The left image shows the recording software GUI with real-time multi-channel signal visualization, while the right image demonstrates the quality of filtered sEMG signals after processing through the optimized filter pipeline.

Dataset structure and manifest management:
- Samples are stored under Harvard_EMG_Dataset/Subject_xx/Session_YYYYMMDD/.
- Each trial is serialized as a .pkl file containing:
  - raw microvolt traces,
  - processed microvolt traces,
  - time vector,
  - label text and sentence ID,
  - processing configuration.
- manifest.json in each session tracks all trials and labels.
- Train/test lists are updated in Harvard_EMG_Dataset/splits/train_list.txt and test_list.txt via DataManager.update_splits.
- A redo workflow lets you delete the last trial (file + manifest + split lists) and re‑record it.

`emg/data` and `eeg/data`

emg/data/: Storage for preprocessed sEMG datasets collected using the recording software (Harvard sentences, 15 samples per sentence).
eeg/data/: Storage for preprocessed EEG datasets from the Chisco dataset (30,000 sentences across 5 patients).
Paths and basic configuration are centralized in:
- emg/config/training_config.py
- eeg/config/training_config.py

Model Training

Both EMG and EEG pipelines follow the same design philosophy:

A domain‑specific encoder (for EEG or EMG) produces a compact feature representation.
A prefix projection maps encoder features into an LLM prefix space (decoder_prefix_len tokens).
A frozen or partially‑trainable LLM (deepseek-ai/DeepSeek-R1-Distill-Qwen-1.5B) generates text conditioned on this neural prefix.
Training optimizes cross‑entropy plus diversity penalties to avoid mode collapse and encourage rich decodings.

Detailed Results: For comprehensive model architecture details, training methodology, and experimental results, see portfolio/P1 — Machine Learning Model Paper & Results.pdf.

`eeg/` – Inner Speech from EEG

Dataset: The EEG model is trained on the Chisco dataset, which contains 30,000 sentences across 5 patients. This is a pre-existing dataset that is separate from the sEMG data collection pipeline.

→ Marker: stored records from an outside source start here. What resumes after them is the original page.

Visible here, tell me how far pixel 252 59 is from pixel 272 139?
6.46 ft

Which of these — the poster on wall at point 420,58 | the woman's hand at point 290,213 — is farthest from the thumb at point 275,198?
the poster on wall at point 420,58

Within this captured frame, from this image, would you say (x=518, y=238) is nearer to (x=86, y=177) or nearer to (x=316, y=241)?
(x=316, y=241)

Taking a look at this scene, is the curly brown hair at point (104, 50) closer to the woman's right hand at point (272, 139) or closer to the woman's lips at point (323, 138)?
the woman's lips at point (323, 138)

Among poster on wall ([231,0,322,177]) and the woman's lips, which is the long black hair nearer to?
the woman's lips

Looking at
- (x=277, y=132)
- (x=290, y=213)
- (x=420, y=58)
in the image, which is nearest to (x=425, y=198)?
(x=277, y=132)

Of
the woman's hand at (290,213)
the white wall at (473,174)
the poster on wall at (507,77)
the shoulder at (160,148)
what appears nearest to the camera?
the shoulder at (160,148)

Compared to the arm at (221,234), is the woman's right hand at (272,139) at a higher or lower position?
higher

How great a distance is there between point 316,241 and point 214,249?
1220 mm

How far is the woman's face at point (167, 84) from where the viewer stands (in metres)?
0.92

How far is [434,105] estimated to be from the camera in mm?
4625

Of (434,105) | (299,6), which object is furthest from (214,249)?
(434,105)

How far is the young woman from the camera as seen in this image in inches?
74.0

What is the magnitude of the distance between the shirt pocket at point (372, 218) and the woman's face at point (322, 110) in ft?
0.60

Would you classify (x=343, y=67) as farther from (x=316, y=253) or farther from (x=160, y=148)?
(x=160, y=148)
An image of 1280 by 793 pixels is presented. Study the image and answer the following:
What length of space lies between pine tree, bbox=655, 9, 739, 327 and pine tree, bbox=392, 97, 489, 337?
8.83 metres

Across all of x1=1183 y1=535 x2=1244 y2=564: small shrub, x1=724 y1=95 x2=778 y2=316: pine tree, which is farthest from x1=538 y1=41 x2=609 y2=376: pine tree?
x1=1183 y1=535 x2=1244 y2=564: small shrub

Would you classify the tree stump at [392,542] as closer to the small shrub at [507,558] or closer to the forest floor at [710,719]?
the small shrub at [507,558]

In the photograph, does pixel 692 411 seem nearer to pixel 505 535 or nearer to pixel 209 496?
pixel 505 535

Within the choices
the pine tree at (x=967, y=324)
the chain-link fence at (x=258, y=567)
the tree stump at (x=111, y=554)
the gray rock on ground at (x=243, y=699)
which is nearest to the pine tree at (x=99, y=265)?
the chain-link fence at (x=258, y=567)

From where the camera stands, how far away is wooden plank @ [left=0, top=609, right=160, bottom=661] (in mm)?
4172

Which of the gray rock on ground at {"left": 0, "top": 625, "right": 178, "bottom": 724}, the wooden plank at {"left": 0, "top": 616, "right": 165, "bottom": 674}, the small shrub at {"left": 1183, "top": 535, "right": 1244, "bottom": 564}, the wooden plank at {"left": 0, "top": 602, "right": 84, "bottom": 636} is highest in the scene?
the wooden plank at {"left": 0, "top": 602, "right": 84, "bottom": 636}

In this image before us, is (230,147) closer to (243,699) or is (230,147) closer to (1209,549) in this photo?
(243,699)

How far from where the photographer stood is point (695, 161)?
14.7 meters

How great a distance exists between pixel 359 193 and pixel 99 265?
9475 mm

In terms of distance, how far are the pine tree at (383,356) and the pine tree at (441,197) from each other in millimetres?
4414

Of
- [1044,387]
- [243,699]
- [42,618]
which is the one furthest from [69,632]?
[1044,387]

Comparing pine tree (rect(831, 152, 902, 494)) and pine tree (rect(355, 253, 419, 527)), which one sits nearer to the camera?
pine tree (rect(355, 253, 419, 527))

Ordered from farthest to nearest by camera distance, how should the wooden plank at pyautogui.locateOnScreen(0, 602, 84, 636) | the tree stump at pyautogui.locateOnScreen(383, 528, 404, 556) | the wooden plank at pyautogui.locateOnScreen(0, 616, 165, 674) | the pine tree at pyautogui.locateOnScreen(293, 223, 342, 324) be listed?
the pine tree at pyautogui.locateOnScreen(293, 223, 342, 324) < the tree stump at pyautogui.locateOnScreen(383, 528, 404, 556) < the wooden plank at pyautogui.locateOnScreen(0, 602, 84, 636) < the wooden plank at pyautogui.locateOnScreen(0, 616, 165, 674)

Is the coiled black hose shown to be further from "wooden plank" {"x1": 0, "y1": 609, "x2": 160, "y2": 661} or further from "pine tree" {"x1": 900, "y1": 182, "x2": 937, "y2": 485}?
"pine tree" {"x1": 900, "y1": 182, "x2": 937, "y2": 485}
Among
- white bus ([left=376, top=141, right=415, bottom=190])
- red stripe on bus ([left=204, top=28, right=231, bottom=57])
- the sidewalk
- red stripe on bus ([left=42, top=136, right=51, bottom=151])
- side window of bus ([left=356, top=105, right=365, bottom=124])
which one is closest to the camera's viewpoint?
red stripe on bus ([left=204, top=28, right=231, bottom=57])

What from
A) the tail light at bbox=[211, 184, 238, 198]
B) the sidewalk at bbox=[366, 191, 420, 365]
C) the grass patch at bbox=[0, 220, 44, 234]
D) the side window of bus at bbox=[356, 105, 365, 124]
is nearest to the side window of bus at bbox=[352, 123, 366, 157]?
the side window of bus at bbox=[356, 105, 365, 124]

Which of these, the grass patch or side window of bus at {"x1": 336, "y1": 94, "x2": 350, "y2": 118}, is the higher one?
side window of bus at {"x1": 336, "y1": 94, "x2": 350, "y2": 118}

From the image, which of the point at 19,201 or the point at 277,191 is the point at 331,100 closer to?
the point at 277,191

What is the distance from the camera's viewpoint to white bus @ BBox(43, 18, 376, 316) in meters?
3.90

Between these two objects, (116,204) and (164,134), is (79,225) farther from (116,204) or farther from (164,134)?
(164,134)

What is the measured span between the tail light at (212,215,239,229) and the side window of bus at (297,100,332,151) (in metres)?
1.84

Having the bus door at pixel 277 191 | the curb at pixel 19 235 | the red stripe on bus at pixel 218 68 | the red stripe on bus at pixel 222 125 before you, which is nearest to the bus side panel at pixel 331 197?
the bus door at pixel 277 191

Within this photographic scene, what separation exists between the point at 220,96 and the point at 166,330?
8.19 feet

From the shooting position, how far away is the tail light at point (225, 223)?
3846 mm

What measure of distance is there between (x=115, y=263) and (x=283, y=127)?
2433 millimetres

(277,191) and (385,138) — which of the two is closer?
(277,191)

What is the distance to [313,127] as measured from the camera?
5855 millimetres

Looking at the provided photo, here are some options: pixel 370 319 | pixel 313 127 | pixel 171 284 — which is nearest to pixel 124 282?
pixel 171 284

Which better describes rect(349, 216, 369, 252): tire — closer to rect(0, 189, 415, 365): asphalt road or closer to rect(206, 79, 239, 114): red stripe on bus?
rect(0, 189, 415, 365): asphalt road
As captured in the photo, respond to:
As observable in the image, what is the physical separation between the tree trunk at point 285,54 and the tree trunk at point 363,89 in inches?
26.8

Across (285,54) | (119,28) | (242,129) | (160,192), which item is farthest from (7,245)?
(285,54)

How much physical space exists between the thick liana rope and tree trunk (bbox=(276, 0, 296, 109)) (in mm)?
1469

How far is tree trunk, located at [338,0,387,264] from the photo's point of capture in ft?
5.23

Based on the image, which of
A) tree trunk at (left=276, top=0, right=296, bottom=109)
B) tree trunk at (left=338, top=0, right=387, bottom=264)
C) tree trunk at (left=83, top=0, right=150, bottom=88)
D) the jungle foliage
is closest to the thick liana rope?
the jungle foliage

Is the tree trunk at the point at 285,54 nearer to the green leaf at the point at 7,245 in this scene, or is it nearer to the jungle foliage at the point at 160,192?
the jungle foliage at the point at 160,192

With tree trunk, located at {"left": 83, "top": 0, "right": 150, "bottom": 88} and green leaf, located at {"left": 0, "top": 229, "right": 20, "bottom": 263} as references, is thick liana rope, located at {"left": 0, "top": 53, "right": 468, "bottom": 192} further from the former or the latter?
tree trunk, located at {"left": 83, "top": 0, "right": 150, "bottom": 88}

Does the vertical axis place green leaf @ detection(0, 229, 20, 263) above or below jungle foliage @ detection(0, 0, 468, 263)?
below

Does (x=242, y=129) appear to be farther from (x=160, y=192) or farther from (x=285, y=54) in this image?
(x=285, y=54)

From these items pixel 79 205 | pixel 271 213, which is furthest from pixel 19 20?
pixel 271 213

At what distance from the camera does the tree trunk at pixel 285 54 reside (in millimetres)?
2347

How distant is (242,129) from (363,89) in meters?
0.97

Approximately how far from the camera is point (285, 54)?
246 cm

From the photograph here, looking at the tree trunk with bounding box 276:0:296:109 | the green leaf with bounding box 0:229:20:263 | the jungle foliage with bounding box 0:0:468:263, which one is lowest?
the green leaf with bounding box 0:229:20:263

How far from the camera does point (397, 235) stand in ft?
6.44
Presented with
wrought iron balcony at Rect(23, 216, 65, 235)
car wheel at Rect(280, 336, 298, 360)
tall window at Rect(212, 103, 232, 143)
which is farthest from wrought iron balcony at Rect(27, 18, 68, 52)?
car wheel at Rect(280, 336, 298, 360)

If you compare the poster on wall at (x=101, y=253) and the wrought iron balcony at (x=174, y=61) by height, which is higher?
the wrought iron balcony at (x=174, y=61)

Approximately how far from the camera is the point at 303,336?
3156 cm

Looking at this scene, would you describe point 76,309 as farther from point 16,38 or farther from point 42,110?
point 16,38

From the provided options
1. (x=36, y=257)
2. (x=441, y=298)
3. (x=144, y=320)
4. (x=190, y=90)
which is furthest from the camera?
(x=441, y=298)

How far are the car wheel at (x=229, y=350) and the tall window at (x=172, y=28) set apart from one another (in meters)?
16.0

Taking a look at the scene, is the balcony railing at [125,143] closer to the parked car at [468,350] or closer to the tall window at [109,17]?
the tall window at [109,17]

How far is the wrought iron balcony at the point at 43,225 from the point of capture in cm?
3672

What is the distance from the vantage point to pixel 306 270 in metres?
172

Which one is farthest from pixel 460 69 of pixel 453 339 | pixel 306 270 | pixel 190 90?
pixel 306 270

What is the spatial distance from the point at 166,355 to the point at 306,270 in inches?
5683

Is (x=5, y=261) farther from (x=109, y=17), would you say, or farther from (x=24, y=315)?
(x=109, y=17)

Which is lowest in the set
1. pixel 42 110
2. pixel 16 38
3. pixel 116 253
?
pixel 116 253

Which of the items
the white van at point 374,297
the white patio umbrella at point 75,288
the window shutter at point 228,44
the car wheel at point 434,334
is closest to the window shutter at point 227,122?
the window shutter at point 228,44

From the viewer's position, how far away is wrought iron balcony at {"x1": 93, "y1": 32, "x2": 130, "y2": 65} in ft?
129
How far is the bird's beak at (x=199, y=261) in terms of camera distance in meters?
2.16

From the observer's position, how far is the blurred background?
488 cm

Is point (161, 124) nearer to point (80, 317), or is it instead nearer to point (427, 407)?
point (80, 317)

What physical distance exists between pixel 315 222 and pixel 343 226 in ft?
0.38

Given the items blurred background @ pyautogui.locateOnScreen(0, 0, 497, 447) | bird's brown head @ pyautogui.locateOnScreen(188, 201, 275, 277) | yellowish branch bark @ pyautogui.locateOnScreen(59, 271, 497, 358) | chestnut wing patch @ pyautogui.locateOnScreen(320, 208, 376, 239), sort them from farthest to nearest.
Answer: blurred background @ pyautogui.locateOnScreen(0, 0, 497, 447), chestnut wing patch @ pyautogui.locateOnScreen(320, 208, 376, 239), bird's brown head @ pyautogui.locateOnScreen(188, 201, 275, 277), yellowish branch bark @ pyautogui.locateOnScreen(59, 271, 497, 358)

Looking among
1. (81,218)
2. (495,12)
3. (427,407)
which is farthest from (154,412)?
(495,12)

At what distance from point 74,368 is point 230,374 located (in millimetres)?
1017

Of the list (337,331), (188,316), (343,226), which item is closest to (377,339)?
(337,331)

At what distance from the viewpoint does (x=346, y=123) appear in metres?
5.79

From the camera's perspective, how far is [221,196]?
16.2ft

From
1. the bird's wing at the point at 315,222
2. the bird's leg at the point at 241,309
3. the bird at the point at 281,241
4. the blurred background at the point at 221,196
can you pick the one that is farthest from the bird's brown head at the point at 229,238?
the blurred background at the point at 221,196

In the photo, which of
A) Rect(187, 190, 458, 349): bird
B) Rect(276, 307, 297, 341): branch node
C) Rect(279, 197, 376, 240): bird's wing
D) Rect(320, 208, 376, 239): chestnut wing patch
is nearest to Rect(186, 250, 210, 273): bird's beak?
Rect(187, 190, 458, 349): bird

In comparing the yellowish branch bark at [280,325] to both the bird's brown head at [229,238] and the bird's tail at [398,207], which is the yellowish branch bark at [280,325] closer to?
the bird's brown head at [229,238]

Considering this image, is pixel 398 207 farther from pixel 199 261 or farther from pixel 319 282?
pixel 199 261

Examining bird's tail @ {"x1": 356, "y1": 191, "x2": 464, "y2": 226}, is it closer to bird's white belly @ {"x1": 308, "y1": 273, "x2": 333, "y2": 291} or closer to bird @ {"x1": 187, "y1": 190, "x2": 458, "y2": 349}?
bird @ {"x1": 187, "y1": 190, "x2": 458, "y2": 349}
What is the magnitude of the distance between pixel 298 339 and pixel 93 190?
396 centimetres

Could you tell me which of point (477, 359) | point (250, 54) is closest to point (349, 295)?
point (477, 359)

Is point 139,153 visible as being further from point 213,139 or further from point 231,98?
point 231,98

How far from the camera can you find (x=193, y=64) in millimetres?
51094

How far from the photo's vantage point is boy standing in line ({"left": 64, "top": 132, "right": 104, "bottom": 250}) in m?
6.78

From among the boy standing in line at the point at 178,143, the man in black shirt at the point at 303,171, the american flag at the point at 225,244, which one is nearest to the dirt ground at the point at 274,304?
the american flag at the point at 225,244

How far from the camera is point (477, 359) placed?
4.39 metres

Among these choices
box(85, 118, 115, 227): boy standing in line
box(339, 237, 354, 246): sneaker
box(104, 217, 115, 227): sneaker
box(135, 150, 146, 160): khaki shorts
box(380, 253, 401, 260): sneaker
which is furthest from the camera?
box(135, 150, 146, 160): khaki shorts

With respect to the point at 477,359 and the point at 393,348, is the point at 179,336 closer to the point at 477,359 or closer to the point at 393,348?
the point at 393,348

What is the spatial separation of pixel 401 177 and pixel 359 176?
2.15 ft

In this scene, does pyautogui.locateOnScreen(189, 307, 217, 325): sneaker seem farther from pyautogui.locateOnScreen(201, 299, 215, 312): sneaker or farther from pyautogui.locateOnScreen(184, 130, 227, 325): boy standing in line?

Chisco Dataset Reference: The Chisco dataset provides a large-scale EEG inner speech dataset with 30,000 sentences collected from 5 patients. This dataset is used exclusively for EEG model training and is not collected using the recording_software/.

Model Architecture

The EEG-to-text generation architecture employs a region-aware encoding strategy that processes cortical regions independently before fusion:

Architecture Overview:

Fig. 1. Overview of the proposed EEG-to-text generation architecture. Each of the cortical regions (frontal, temporal, central, and parietal) is processed using a dedicated encoder composed of three 1D convolutional sublayers followed by multi-head attention and normalization stacked sublayers. The produced embeddings are input to region-specific MLP fusion sublayers activated using GELU and dropout. A cross-region fusion module with anti-collapse regularization integrates distributed cortical representations into a unified latent embedding, which is projected linearly to k learned prefix tokens. These prefix tokens precondition a LoRA and PEFT-trained transformer decoder for EEG-conditioned text generation.

Key Components:

Region-Specific Encoders:
- Each cortical region (frontal, temporal, central, parietal) has a dedicated encoder
- Three 1D convolutional sublayers extract temporal features
- Multi-head attention and normalization layers capture region-specific patterns
Region-Specific MLP Fusion:
- GELU activation and dropout for regularization
- Combines features within each cortical region
Cross-Region Fusion Module:
- Integrates distributed cortical representations
- Anti-collapse regularization prevents mode collapse
- Produces unified latent embedding
Prefix Projection:
- Linear projection to k learned prefix tokens
- Conditions the transformer decoder on EEG features
LoRA-PEFT Transformer Decoder:
- DeepSeek-R1-Distill-Qwen-1.5B as the base model
- LoRA (Low-Rank Adaptation) and PEFT (Parameter-Efficient Fine-Tuning) for efficient training
- Generates text conditioned on the EEG prefix tokens

Experimental Results

The results demonstrate the effectiveness of the region-aware architecture and cross-region fusion approach for EEG-to-text generation. The benchmark comparison shows performance against existing methods on the ZuCo dataset.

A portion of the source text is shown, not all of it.